L’indemnité d’éviction, vue des deux côtés
La réponse, côté bailleur
Sauf juste motif... Il faut savoir que le bailleur peut refuser le renouvellement du bail commercial sans être tenu au versement d’une indemnité s’il justifie d’un motif grave et légitime à l’encontre du locataire, ou s’il est établi que l’immeuble doit être démoli pour insalubrité (reconnue par l’autorité administrative), ou s’il est établi qu’il ne peut plus être occupé sans danger en raison de son état.
Un préjudice à compenser... À défaut de pouvoir opposer un motif légal l’en exonérant, un bailleur qui refuse de renouveler le bail commercial de son locataire est tenu de lui verser une indemnité dite « d’éviction ».
Montant de l’indemnité ? Il est égal au préjudice causé par le défaut de renouvellement du bail.

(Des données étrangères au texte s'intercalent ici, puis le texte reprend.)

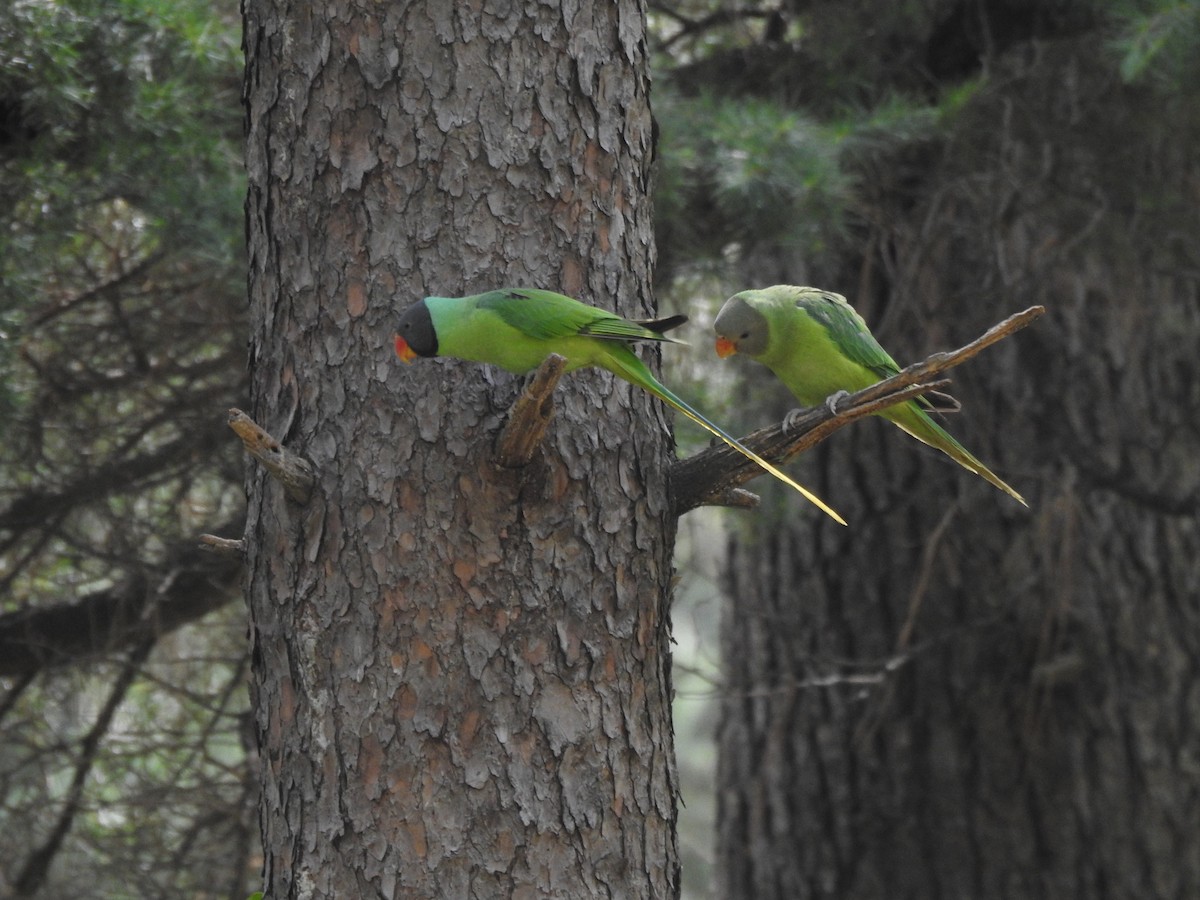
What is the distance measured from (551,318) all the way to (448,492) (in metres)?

Le Code de commerce précise, à cet égard, que l’indemnité comprend notamment la valeur marchande du fonds de commerce, déterminée suivant les usages de la profession, augmentée éventuellement des frais normaux de déménagement et de réinstallation, ainsi que les frais et droits de mutation à payer pour un fonds de même valeur, sauf dans le cas où le propriétaire fait la preuve que le préjudice est moindre.

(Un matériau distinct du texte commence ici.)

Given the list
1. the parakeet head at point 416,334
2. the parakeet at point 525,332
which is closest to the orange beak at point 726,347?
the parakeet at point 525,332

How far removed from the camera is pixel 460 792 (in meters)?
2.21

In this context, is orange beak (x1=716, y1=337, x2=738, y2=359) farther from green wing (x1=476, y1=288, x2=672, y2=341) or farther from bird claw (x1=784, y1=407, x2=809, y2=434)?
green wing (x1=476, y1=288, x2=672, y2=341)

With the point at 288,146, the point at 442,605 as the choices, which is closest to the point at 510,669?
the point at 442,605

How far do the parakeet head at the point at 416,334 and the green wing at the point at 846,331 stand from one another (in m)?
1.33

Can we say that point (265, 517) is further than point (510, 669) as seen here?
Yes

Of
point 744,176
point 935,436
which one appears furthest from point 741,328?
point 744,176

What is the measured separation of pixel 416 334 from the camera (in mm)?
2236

Déductible ? Pour savoir si l’indemnité d’éviction versée est ou non déductible, il faut rechercher les raisons du refus de renouvellement du bail. Ainsi, lorsque ce refus est motivé par la volonté et la perspective de conserver ou d’améliorer un revenu, l’indemnité versée est, en principe, déductible. Si l’indemnité constitue une dépense personnelle ou engagée en vue de réaliser un gain en capital, elle ne sera, en principe, pas déductible.
Exemples. La jurisprudence a eu l’occasion de préciser que si le bailleur reprend la disposition de ses locaux pour les relouer dans des conditions financières plus avantageuses, les sommes versées au locataire au titre de son éviction pourront être considérées comme des charges déductibles de ses recettes imposables. À l’inverse, si le bailleur reprend la disposition de son local, par exemple pour le vendre libre de toute occupation, l’indemnité d’éviction versée au locataire ne sera pas déductible.
Conseil. La déduction de l’indemnité pourra être refusée par l’administration fiscale si celle-ci est en mesure d’établir que l’indemnité est dépourvue de contrepartie, qu’elle a une contrepartie dépourvue d’intérêt pour le bailleur, ou que la rémunération de cette contrepartie est excessive.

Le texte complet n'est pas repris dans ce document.